** Opening MATERIAL FOR THIS EXERCISE block **
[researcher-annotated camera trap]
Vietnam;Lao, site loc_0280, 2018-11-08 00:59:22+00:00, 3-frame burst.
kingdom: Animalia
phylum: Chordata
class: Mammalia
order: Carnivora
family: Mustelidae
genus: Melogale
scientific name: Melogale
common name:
** Closing MATERIAL FOR THIS EXERCISE block **
WHAT YOU ARE ASKED TO DO
Copy the entries word for word.

REPLY TO THE TASK
[researcher-annotated camera trap]
Vietnam;Lao, site loc_0280, 2018-11-08 00:59:22+00:00, 3-frame burst.
kingdom: Animalia
phylum: Chordata
class: Mammalia
order: Carnivora
family: Mustelidae
genus: Melogale
scientific name: Melogale
common name:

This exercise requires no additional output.